Frequently Asked Questions
How can I find the "best" undergraduate psychology program?
Your question about the "best" colleges and universities with strong undergraduate psychology programs is not an easy one. The American Psychological Association does not accredit or rank undergraduate programs. Accreditation applies only to doctoral programs in professional psychology.
However, there are some important factors to consider in choosing an undergraduate program. As you conduct your research about undergraduate psychology programs, probably the first question to ask is whether you would be comfortable in the program. There is no substitute for visiting a department while students are there, talking with them, and seeing what opportunities are available. The size or reputation of a department is not necessarily the best indicator of its quality.
If you are ultimately interested in attending graduate school, you should know that, in addition to good grades in your undergraduate classes, a very influential factor in admission to graduate programs is research experience. It will be useful to see what kinds of research opportunities are available, as well as opportunities to present the results of research at psychology conferences. Research builds skills, and allows the faculty to get to know students; subsequent letters of recommendation are thus stronger and more personalized. You can get a good deal of information about the nature of psychology programs and their commitments to undergraduates by going to the websites of undergraduate psychology departments.
So the general answer about finding strong undergraduate programs is that you should find an institution in which you feel comfortable and where students have access to faculty and opportunities for research.
I'm interested in pursuing a career in psychology. How should I begin?
Psychology offers many exciting opportunities for a rewarding career! The American Psychological Association has developed a number of resources that may guide you.

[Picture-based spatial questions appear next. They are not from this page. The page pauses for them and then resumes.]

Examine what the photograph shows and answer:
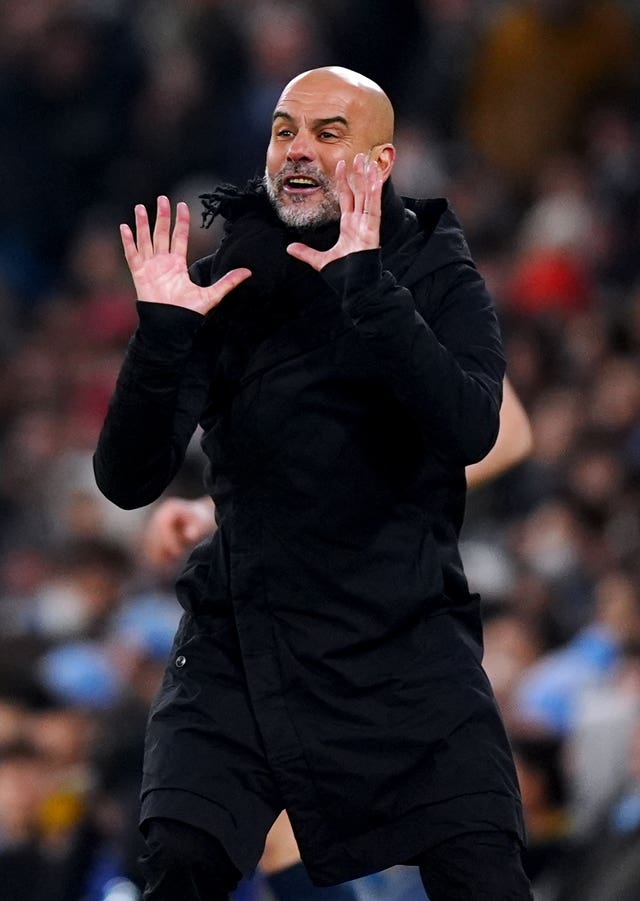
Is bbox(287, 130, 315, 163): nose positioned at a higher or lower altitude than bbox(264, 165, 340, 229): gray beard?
higher

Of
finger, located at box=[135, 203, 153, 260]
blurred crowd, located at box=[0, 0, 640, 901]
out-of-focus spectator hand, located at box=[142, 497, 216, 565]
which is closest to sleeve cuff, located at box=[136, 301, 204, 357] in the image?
finger, located at box=[135, 203, 153, 260]

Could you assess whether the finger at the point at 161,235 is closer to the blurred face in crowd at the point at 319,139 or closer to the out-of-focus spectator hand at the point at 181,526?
the blurred face in crowd at the point at 319,139

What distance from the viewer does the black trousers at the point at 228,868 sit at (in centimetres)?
305

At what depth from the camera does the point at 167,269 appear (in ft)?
10.2

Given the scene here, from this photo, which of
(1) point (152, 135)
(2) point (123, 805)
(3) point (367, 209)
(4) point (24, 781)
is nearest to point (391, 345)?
(3) point (367, 209)

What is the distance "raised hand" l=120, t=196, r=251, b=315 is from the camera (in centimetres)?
307

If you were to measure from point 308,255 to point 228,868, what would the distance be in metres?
0.94

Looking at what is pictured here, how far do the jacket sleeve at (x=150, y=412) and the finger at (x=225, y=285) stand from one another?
1.9 inches

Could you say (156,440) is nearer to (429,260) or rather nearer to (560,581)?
(429,260)

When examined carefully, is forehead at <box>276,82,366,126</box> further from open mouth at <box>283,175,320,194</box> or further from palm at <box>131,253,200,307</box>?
palm at <box>131,253,200,307</box>

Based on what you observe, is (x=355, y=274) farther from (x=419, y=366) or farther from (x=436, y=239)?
(x=436, y=239)

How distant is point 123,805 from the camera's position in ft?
16.6

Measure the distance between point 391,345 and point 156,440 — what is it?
→ 0.41 metres

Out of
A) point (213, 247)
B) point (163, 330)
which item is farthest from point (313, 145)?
point (213, 247)
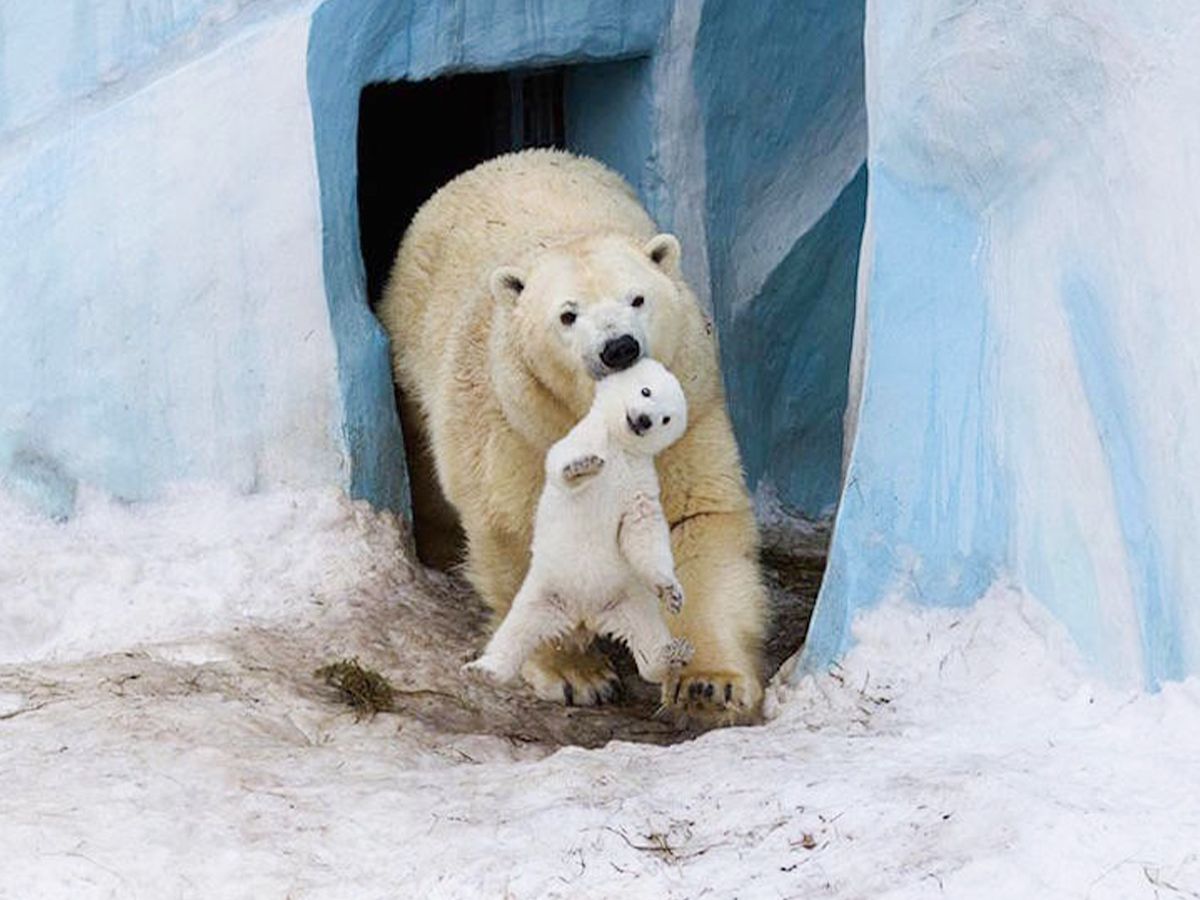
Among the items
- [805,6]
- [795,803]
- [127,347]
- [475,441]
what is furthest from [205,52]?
[795,803]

As a starting point, you may be interested to read our online careers booklet entitled Psychology: Scientific Problem Solvers — Careers for the 21st Century. This brochure discusses the various degrees available in psychology, types of careers and what psychologists do. The brochure also provides advice that covers each stage of the education process and outlines APA's many resources for students.
There are 53 professional divisions within APA that bring together psychologists of similar or specialized professional interests. Explore the websites of APA divisions to find a wealth of information about education and training, careers and opportunities for student affiliation in the APA divisions.
Information for students is available through APAGS (The American Psychological Association of Graduate Students). You might also be interested in learning about the many books that APA has published as resources for students. For information about best-selling books for students, go to APA Books.
Whether you study psychology in high school, as an undergraduate, or pursue a graduate education in psychology, you will be gaining important skills that will be an asset in whatever career you choose. Students of psychology have an opportunity to develop research and writing skills that will serve them well in any profession. Moreover, it is through the study of psychology that many students sharpen their problem-solving skills and develop a higher level thinking ability when it comes to analyzing, synthesizing and evaluating information.
You may be able to get financial aid to attend both undergraduate and graduate school. Assistance comes in different forms: fellowships, scholarships, grants or subsidies, work study programs, federal loans, and teaching or research assistantships. Undergraduate students will find their best source of support from federal financial assistance programs. In addition to the information listed below, we recommend that you contact your campus financial aid office to learn about other financial aid options.
Students seeking financial aid for a graduate degree should get advice as early as possible. Consult with both the psychology office and the office of financial aid on your own campus and also with the office of financial aid at the school to which you are applying. Students of ethnic minority background should also contact the APA Minority Fellowship Training Program. Graduate assistantships and work study require part-time work.
You may find some helpful information regarding potential sources of financial aid through visiting our Scholarship, Grants and Awards pages.
Some students wonder whether it is more advantageous to have a BA or BS in psychology. In truth, there is often little difference between the two degrees. Some schools only offer a BA, others only BS. The requirements for the two degrees might overlap completely. Even when a school offers a choice of either a BA or BS, your decision may not be all that critical. The more important consideration is taking courses that will prepare you for the program you want to enter as a graduate student.
In general, graduate programs require only introductory psychology, statistics and experimental psychology/research methods. Naturally, you would want to take more courses to show that you are serious about psychology and have adequate preparation to do graduate work. Graduate schools want a solid background in psychology; they will teach you the rest. It would probably be a good idea to investigate specific programs of study to be certain you have taken the appropriate undergraduate courses.
If you are interested in learning more about the diversity of graduate programs, obtain a copy of the APA publication Graduate Study in Psychology. This is also available as an online database. That publication, coupled with followup contacts made directly with graduate programs of interest to you, should help you determine which programs are best for you.
Distance learning opportunities are growing in the 21st century. Although the American Psychological Association does not regularly keep track of online psychology programs, a search of the Internet will likely result in a number of online programs of study. For example, students searching for information about distance education in psychology may find some valuable resources online. Although this is not an APA website, this URL provides a detailed compilation of Web links related to distance learning, including degree programs in psychology, web-based courses in psychology, megasites on distance learning, and more.
According to the report of the APA Distance Education Task Force, more than half of all regionally accredited colleges and universities now offer courses or degree/certificate programs through distance education and learning models.